Unlike full-term comparisons, higher levels of antibodies were observed in the maternal circulation compared to cord (Figure 7B), marked by higher levels of cow milk-, influenza-, measles-, tetanus- and diptheria-specific antibodies and ADNP-inducing antibodies to RSV in the maternal blood (Figure 7B). An early loss of ADNP antibodies was observed to RSV. Loss of FcgR3A-NK cell activating tetanus antibodies occurred soon after birth along with an early loss of total tetanus-, influenza-, adenovirus-, norovirus-, and human histone H3-specific antibody decay (Figure 7D). In premature infants, the next 3 months was associated with a decay in FcgR binding antibodies to influenza, Norovirus, and cow milk (Figure 7F). Additionally, total IgGs declined to norovirus over this second phase, and a loss of ADCP was also observed for RSV. Interestingly, IgG3 antibodies to HepA and pollen were lost in this later phase following birth.

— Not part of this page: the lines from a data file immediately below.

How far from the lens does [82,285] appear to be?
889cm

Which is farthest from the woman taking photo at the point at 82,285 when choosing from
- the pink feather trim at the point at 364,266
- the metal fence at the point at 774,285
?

These data highlight a selective loss of some antibody subpopulations early (ADNP and tetanus/adeno) and a later decline in Fc-receptor binding, functional, IgG3 antibodies following several months of birth, highlighting different potential windows of vulnerability following birth across full- and pre-term infants.
Thus, collectively, our findings confirm the presence of higher transferred antibodies in full-term infants but point to placental mechanism(s) that aim to transfer functional antibodies early during pregnancy to empower the neonate to fight infection even if born prematurely. The data also point to differential kinetic vulnerabilities in pre- and full-term infants that have critical implications for the design of next generation of vaccines or therapeutics able to leverage the unique filtering features of the placenta that clearly evolves over the course of pregnancy to empower neonates with the greatest chance of survival after birth.